RECORD SET:
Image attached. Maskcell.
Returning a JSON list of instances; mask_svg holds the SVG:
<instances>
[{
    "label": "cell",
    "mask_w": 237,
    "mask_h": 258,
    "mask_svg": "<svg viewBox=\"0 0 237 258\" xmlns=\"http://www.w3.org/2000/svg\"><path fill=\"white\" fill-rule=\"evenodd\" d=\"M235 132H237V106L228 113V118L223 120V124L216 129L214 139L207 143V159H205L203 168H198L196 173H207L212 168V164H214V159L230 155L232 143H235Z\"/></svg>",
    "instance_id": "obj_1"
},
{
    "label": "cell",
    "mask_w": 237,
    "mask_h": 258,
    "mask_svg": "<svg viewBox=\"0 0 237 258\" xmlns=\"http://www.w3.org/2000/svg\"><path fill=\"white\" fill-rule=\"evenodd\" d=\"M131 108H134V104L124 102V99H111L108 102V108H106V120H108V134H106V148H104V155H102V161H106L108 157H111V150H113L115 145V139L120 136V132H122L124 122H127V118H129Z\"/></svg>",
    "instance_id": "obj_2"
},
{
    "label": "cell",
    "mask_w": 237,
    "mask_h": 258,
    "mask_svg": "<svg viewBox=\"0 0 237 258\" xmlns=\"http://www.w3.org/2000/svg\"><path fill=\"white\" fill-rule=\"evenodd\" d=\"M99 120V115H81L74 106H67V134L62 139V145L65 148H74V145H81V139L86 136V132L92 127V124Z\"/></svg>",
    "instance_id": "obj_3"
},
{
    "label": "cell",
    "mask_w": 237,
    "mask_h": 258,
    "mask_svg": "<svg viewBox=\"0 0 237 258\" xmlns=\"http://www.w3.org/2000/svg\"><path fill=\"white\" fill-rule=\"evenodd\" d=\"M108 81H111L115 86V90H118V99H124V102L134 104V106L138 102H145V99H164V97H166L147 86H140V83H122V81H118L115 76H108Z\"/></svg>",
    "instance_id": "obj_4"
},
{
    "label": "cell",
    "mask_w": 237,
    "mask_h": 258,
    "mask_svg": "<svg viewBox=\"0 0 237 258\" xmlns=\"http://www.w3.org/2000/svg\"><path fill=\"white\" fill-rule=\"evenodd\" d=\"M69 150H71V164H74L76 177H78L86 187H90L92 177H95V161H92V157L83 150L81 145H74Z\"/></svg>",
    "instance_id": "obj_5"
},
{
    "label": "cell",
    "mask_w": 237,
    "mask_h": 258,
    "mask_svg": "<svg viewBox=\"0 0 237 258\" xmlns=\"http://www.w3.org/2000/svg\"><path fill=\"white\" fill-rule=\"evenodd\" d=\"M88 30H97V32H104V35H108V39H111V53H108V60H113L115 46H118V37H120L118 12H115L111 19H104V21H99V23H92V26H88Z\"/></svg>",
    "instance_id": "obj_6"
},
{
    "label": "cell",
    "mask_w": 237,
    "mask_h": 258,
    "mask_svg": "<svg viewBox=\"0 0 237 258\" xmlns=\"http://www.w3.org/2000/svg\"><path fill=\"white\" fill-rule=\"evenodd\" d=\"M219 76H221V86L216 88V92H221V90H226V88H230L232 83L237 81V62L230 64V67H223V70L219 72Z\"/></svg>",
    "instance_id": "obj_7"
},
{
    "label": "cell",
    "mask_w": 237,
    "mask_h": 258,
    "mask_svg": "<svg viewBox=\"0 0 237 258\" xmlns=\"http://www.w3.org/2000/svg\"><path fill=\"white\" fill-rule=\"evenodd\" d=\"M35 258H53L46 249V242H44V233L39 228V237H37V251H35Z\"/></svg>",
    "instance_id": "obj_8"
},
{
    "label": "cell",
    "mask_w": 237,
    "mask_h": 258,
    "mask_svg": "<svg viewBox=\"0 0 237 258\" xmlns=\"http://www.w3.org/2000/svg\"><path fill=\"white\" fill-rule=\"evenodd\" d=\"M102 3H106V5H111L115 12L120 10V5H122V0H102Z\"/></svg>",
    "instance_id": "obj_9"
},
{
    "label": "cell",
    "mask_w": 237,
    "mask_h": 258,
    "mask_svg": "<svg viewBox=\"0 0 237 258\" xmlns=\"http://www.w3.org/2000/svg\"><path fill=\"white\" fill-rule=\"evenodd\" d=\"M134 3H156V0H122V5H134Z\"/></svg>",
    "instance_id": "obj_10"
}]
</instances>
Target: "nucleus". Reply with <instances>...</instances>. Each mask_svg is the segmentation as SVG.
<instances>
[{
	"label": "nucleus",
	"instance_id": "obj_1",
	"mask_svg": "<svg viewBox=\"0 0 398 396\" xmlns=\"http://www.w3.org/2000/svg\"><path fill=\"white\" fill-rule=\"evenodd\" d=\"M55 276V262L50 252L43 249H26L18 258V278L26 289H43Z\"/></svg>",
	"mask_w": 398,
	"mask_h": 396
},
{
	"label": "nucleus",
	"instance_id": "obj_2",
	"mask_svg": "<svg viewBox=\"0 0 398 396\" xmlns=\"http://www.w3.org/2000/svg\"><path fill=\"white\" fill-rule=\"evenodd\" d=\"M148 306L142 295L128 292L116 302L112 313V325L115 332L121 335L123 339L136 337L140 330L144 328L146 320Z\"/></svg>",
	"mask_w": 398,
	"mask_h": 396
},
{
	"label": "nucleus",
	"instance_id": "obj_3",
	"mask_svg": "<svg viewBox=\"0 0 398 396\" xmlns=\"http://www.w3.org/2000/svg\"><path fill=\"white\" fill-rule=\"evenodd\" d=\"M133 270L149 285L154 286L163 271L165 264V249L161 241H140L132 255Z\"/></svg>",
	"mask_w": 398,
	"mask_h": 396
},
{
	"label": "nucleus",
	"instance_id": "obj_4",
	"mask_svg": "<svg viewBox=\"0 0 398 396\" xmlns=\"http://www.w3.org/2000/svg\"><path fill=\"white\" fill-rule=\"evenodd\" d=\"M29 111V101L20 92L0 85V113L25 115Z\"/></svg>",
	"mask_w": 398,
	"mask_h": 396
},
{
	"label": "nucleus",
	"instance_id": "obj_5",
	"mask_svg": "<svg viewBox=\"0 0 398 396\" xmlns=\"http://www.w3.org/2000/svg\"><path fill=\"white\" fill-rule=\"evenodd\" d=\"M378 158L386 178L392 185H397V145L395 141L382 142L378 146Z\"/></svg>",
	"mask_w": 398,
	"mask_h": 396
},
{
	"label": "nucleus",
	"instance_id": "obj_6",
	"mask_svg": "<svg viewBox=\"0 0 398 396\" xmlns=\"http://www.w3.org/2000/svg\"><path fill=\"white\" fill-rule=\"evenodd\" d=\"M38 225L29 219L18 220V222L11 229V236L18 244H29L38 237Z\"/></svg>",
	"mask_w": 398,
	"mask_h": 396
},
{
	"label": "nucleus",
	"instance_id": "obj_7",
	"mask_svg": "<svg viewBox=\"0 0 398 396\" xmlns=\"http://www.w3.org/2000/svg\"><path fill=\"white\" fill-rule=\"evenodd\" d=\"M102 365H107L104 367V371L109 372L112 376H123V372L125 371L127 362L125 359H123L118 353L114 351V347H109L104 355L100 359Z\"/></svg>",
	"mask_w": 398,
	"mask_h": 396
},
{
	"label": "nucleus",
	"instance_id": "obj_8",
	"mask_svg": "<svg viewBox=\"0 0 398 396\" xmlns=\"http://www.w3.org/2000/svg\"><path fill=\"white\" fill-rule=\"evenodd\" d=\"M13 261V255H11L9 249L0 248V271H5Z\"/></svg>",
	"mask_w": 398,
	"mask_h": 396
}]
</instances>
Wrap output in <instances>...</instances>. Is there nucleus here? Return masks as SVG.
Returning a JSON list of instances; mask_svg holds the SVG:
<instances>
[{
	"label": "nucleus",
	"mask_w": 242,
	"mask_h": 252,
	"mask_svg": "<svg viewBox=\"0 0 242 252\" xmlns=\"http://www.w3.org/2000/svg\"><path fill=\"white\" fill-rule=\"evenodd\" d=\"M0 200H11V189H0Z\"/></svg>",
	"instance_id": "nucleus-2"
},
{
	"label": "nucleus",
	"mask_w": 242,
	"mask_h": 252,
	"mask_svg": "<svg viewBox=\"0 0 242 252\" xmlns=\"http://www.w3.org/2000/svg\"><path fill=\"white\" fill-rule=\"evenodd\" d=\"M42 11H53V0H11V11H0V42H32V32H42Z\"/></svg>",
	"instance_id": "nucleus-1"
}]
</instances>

EXERCISE DETAILS: Reproduce the rows unchanged, from the very first line down to and including the line that contains "120V115H81L74 106H67V134L62 139V145L65".

FULL SOLUTION:
Image attached. Maskcell.
Returning a JSON list of instances; mask_svg holds the SVG:
<instances>
[{
    "label": "cell",
    "mask_w": 237,
    "mask_h": 258,
    "mask_svg": "<svg viewBox=\"0 0 237 258\" xmlns=\"http://www.w3.org/2000/svg\"><path fill=\"white\" fill-rule=\"evenodd\" d=\"M235 132H237V106L228 113V118L223 120V124L216 129L214 139L207 143V159H205L203 168H198L196 173H207L212 168V164H214V159L230 155L232 143H235Z\"/></svg>",
    "instance_id": "obj_1"
},
{
    "label": "cell",
    "mask_w": 237,
    "mask_h": 258,
    "mask_svg": "<svg viewBox=\"0 0 237 258\" xmlns=\"http://www.w3.org/2000/svg\"><path fill=\"white\" fill-rule=\"evenodd\" d=\"M131 108H134V104L124 102V99H111L108 102V108H106V120H108V134H106V148H104V155H102V161H106L108 157H111V150H113L115 145V139L120 136V132H122L124 122H127V118H129Z\"/></svg>",
    "instance_id": "obj_2"
},
{
    "label": "cell",
    "mask_w": 237,
    "mask_h": 258,
    "mask_svg": "<svg viewBox=\"0 0 237 258\" xmlns=\"http://www.w3.org/2000/svg\"><path fill=\"white\" fill-rule=\"evenodd\" d=\"M99 120V115H81L74 106H67V134L62 139V145L65 148H74V145H81V139L86 136V132L92 127V124Z\"/></svg>",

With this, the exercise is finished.